Overall, Copilot Workspace dramatically reduced the time required for these tasks, which would have taken hours to complete manually. He acknowledged that while it is prone to mistakes, engineers can efficiently fix them.
Ashley imagines a future where AI tools like Copilot Workspace significantly boost productivity, with engineers focusing on complex work while AI handles simpler, routine tasks after being reviewed and corrected by humans.
3) A Good AI Assistant for Programmers
A YouTuber Dev Leonardo also tested Copilot Workspace on one of his personal projects. He decided to use it to address an issue related to button functionality on his survey generator website.
He opened the Issues page on GitHub and added a comment providing context. Copilot Workspace analyzed the issue, including comments, to understand the current state and proposed changes.
After successfully identifying the requirements, Copilot Workspace generated an implementation plan. However, Dev noticed that the plan failed to specify the button’s intended action.
But Copilot Workspace allows you to edit the plan directly ensuring that the developer always has complete control. He added all the necessary details to the implementation plan.
With the revised plan, Copilot Workspace started the implementation process, making changes across relevant files. The user could preview the code changes line-by-line and compare the updated code side-by-side with the original version. The user decided to test the feature to verify the new implementation.
During testing, a minor styling issue with the button was identified, which the user promptly resolved. Copilot Workspace then automatically generated a descriptive pull request, including the issue number for easy reference during the review process.

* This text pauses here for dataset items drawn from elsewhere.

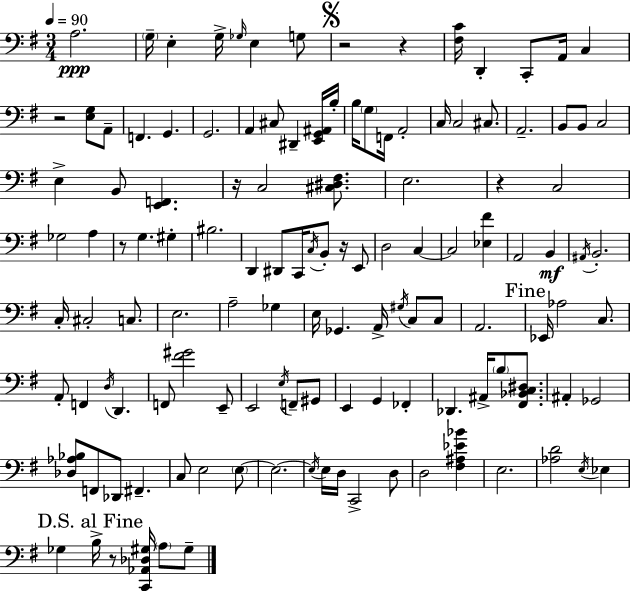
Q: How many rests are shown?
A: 8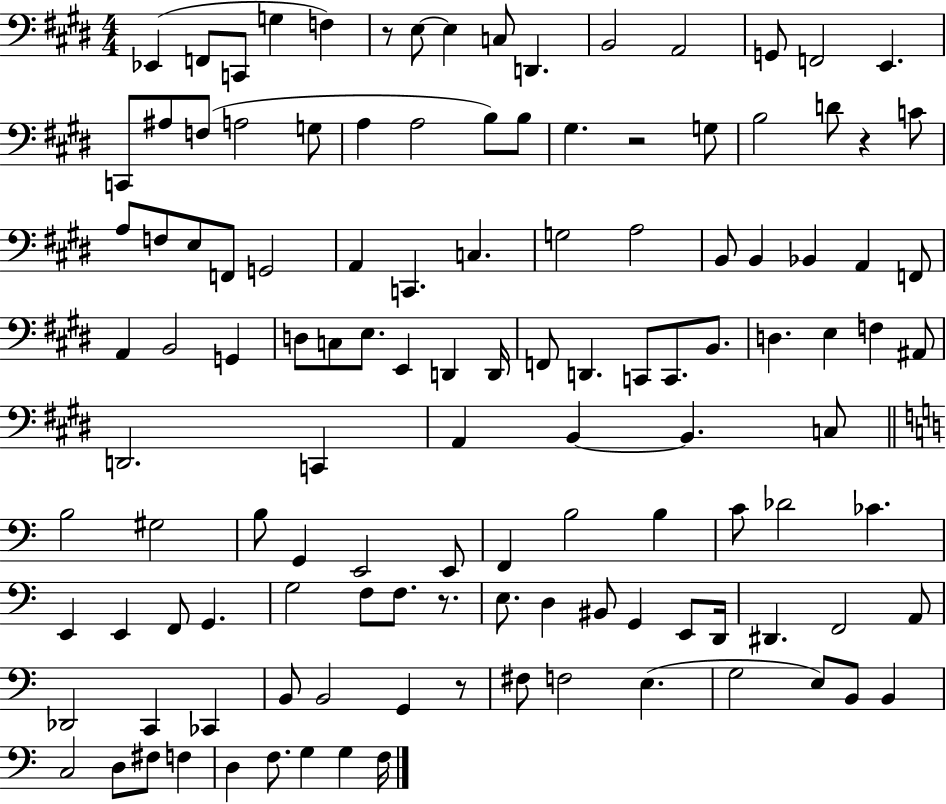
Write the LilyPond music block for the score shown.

{
  \clef bass
  \numericTimeSignature
  \time 4/4
  \key e \major
  ees,4( f,8 c,8 g4 f4) | r8 e8~~ e4 c8 d,4. | b,2 a,2 | g,8 f,2 e,4. | \break c,8 ais8 f8( a2 g8 | a4 a2 b8) b8 | gis4. r2 g8 | b2 d'8 r4 c'8 | \break a8 f8 e8 f,8 g,2 | a,4 c,4. c4. | g2 a2 | b,8 b,4 bes,4 a,4 f,8 | \break a,4 b,2 g,4 | d8 c8 e8. e,4 d,4 d,16 | f,8 d,4. c,8 c,8. b,8. | d4. e4 f4 ais,8 | \break d,2. c,4 | a,4 b,4~~ b,4. c8 | \bar "||" \break \key c \major b2 gis2 | b8 g,4 e,2 e,8 | f,4 b2 b4 | c'8 des'2 ces'4. | \break e,4 e,4 f,8 g,4. | g2 f8 f8. r8. | e8. d4 bis,8 g,4 e,8 d,16 | dis,4. f,2 a,8 | \break des,2 c,4 ces,4 | b,8 b,2 g,4 r8 | fis8 f2 e4.( | g2 e8) b,8 b,4 | \break c2 d8 fis8 f4 | d4 f8. g4 g4 f16 | \bar "|."
}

The user acknowledged that while coding with an AI assistant is remarkable, Copilot Workspace felt like a peer programmer. The ability to edit and revise every step made a significant difference, fostering a collaborative and iterative process.
4) Provides 80% Code for Developers’ Team
Eddie Aftandilian, a researcher at GitHub Next, shared how his team utilized Copilot Workspace to generate their initial Terraform setup for managing Copilot Workspace infrastructure, despite the team lacking expertise in Terraform.

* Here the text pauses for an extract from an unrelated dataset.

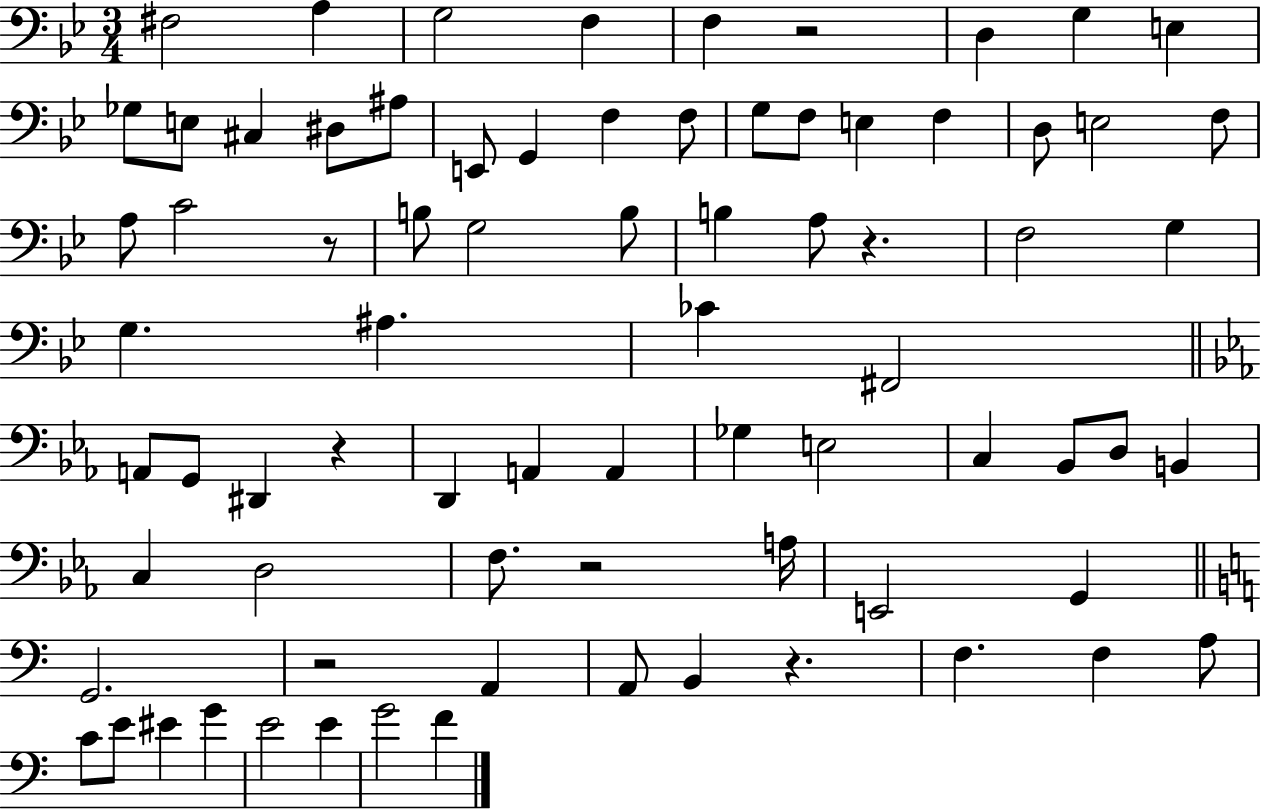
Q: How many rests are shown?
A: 7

Impressively, Copilot Workspace accurately coded around 80% of the Terraform setup, providing a valuable starting point for the team when working with an unfamiliar technology.
Conclusion
These key insights shared by developers for GitHub’s Copilot Workspace reveal its impressive capabilities to simplify coding and enhance productivity. Even with its limitations, it represents a step towards a future where AI assists programmers in efficiently tackling basic tasks, thus allowing teams to focus on more complex challenges.